Von den insgesamt 100.000 beschriebenen Pilzen leuchten gerade mal 71 Arten, schreiben die Forscher. Neonothopanus gardneri gehört zu den größten und am hellsten leuchtenden Arten. Der Pilz wächst in den Kokoswäldern Brasiliens am Fuße der Palmen. Bisher nahmen viele Fachleute an, dass Leuchtpilze rund um die Uhr ihr Licht produzieren, auch wenn es tagsüber nicht sichtbar ist.

Leuchtintensität variiert

Die Forscher um Anderson Oliveira von der Universität São Paulo (Brasilien) zeigten nun, dass der Pilz Neonothopanus gardneri sein Licht rhythmisch aussendet, dass also die Leuchtintensität im Verlauf eines Tages zu- und wieder abnimmt. Um Licht zu erzeugen, müssen der Leuchtstoff Luciferin und das Enzym Luciferase unter Sauerstoffbeteiligung miteinander reagieren. Das Luciferin wird dabei zur Aussendung eines Lichtteilchens angeregt.

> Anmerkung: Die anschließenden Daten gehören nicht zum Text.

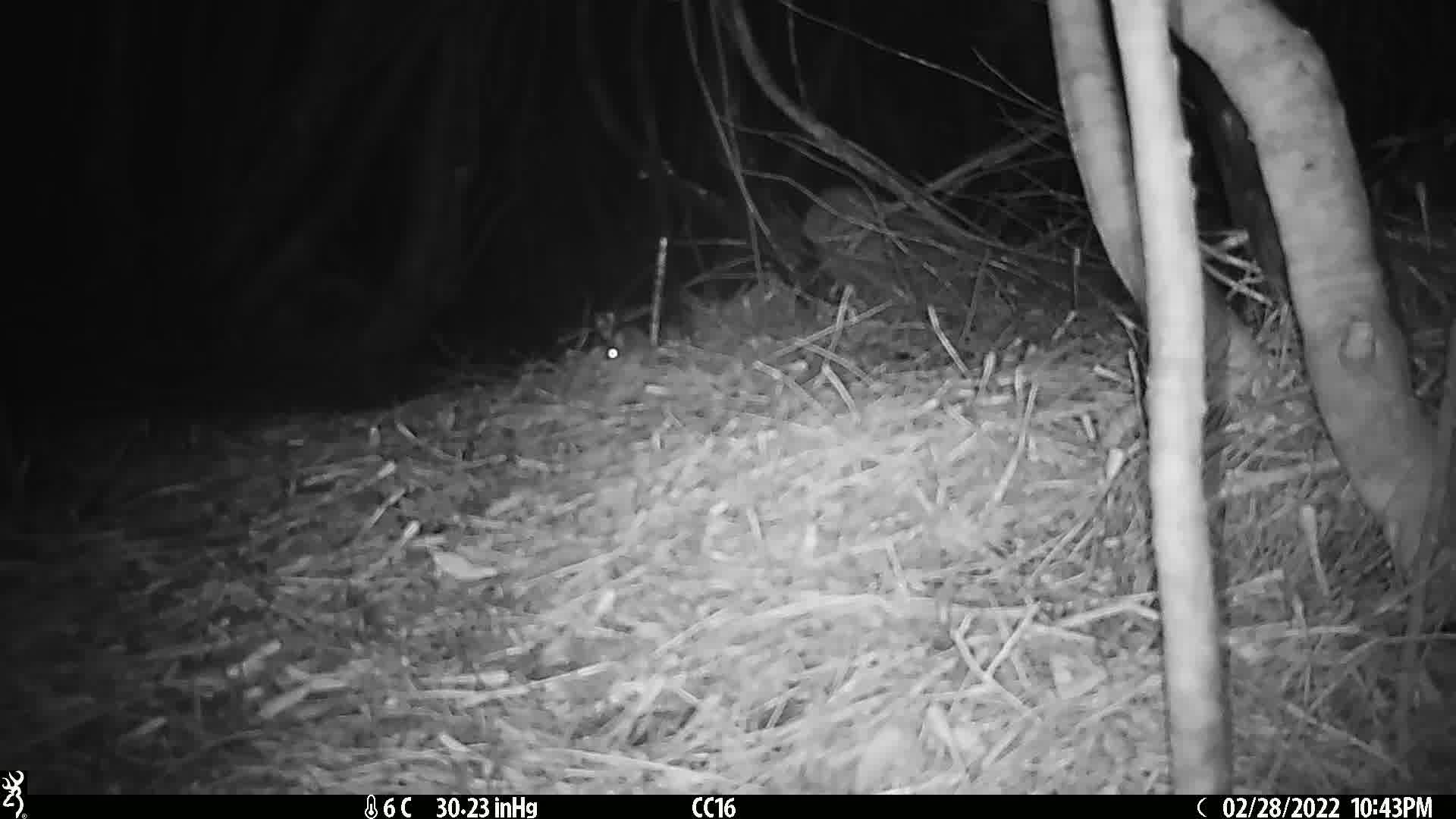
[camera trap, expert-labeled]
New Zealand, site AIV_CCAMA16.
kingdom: Animalia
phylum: Chordata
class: Mammalia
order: Rodentia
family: Muridae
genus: Mus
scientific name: Mus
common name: mouse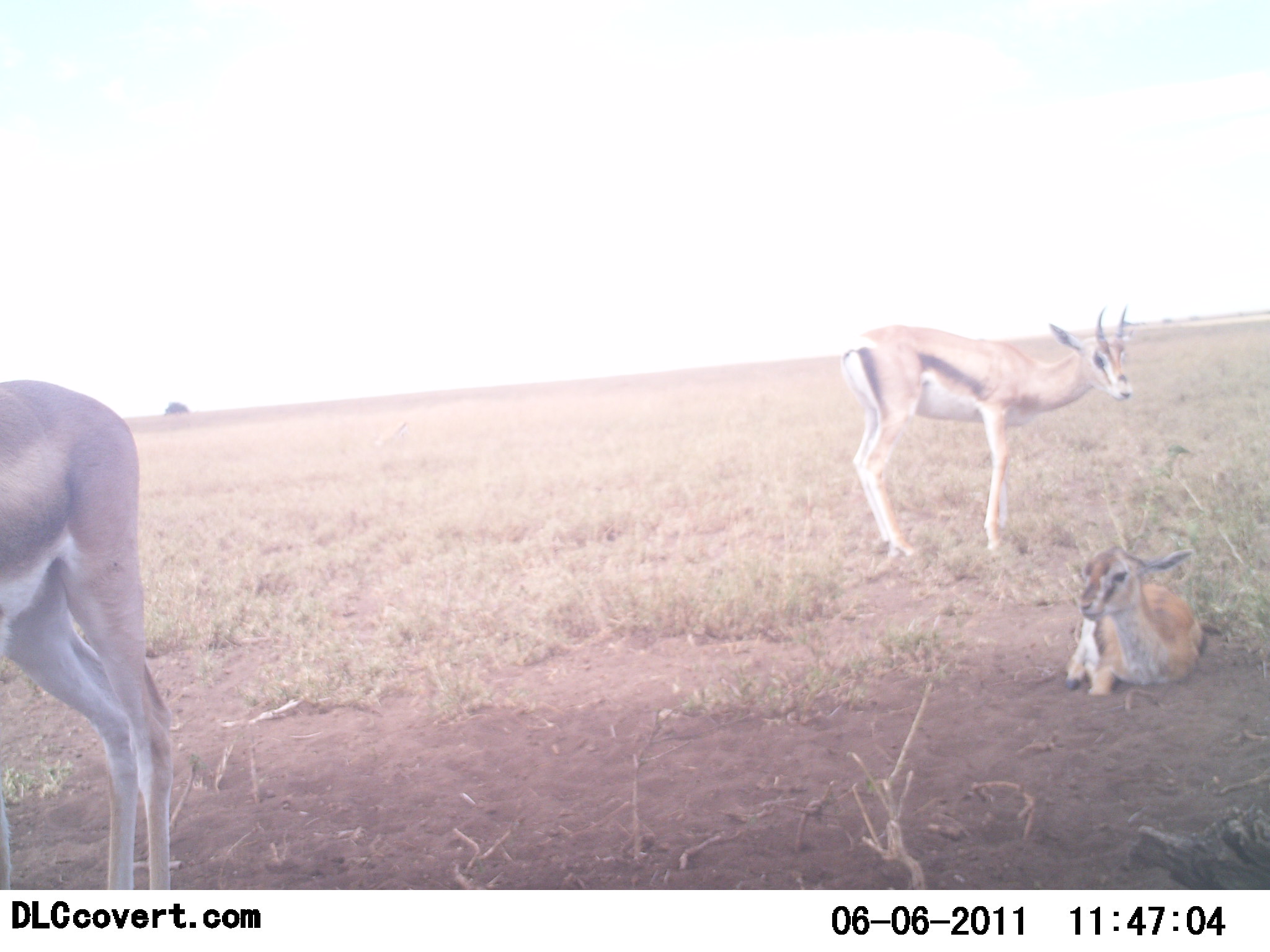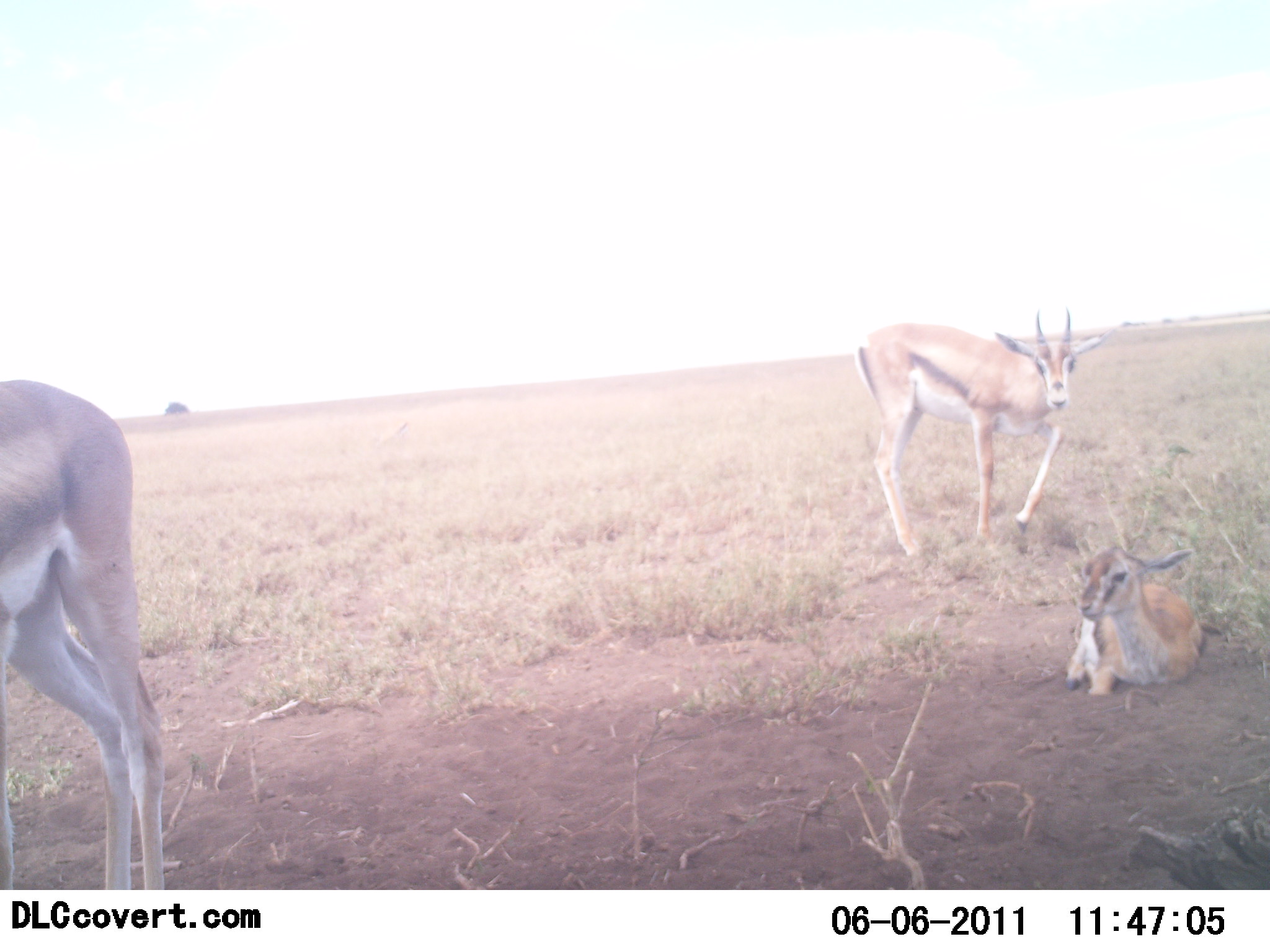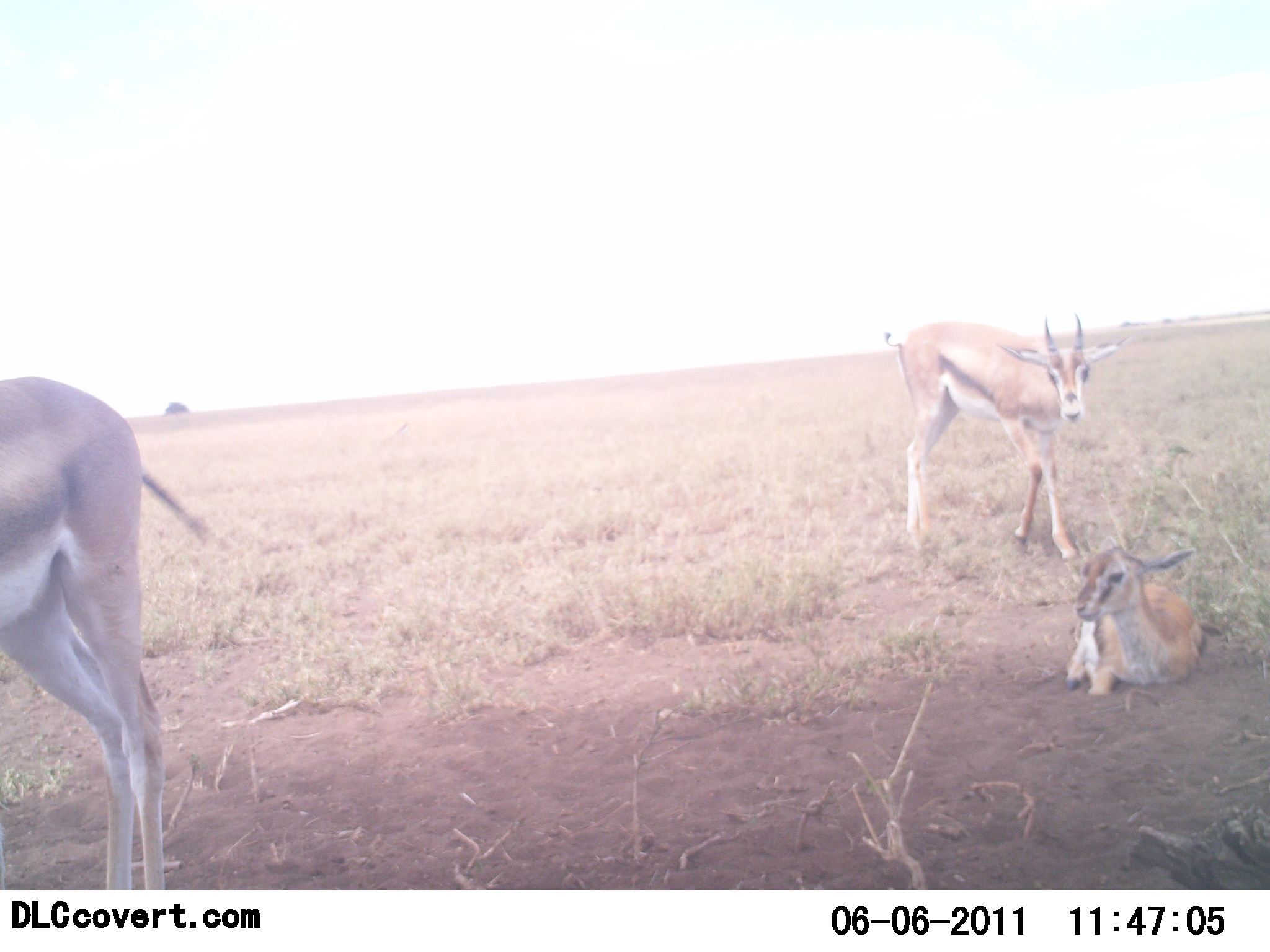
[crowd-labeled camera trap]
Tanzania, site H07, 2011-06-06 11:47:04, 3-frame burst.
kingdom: Animalia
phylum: Chordata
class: Mammalia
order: Artiodactyla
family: Bovidae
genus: Eudorcas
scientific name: Eudorcas thomsonii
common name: thomson's gazelle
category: gazellethomsons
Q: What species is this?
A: Gazellethomsons (thomson's gazelle) (Eudorcas thomsonii).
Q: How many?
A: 3.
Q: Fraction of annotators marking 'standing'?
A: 75%.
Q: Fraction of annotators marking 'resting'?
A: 83%.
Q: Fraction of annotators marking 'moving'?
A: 42%.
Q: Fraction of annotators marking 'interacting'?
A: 8%.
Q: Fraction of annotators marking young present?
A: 25%.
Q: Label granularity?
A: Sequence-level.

Die Tatsache, das der Pilz das Leuchten reguliere, spreche dafür, dass es eine Funktion besitze - und nicht bloß ein Abfallprodukt seines Stoffwechsels sei, vermuteten die Wissenschaftler nach ihrer Untersuchung. Um herauszufinden, was diese Funktion sein könnte, machten sie ein weiteres Experiment: Sie bastelten Kunstpilze aus Acrylharz, die im Inneren ein kleines, grünlich leuchtendes LED-Lämpchen hatten.

Sporen werden durch Insekten verbreitet

Dann brachten sie diese Kunstpilze und - zur Kontrolle - solche ohne LED-Lampe an einem Baumstamm an und beobachteten, was geschah. Rund um die leuchtenden Kunstpilze versammelten sich nun unzählige Insekten, viel mehr als um die nicht-leuchtenden Kontrollpilze. Die Wissenschaftler fanden Käfer, Mücken, Fliegen, Wespen, Ameisen und andere kleine Krabbler. Von allen beobachteten Insekten ist bekannt, dass sie grünes Licht sehen können.

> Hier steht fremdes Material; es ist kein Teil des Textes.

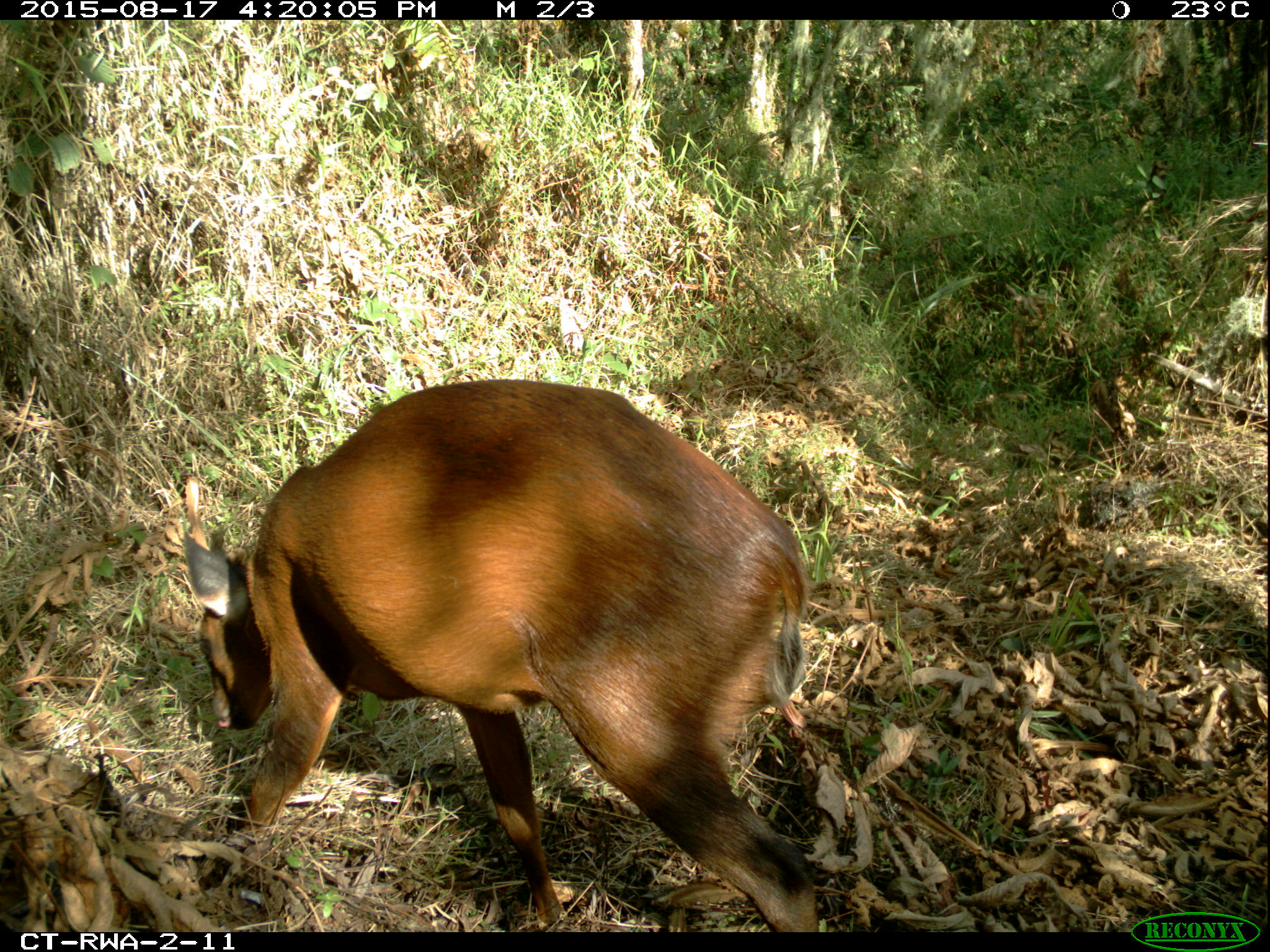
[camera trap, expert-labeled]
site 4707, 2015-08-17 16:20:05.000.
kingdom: Animalia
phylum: Chordata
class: Mammalia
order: Artiodactyla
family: Bovidae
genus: Cephalophus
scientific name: Cephalophus nigrifrons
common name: black-fronted duiker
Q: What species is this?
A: Cephalophus nigrifrons (black-fronted duiker).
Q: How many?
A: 1.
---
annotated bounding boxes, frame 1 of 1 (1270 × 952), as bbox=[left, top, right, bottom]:
cephalophus nigrifrons: bbox=[182, 375, 821, 931]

"Es scheint so zu sein, dass die Pilze Licht machen, um von Insekten gesehen zu werden, die dann dem Pilz helfen, neue Gebiete zu besiedeln", erläutert Cassius Stevani, einer der beteiligten Forscher von der Universität São Paulo. Die Insekten übernehmen damit die Aufgabe des Windes, mit dem die Sporen einiger anderer Pilzarten verbreitet werden. Da es unter dem Dach des Waldes nur wenig Wind gebe, seien die Insekten für die Verbreitung der Pilze sehr hilfreich.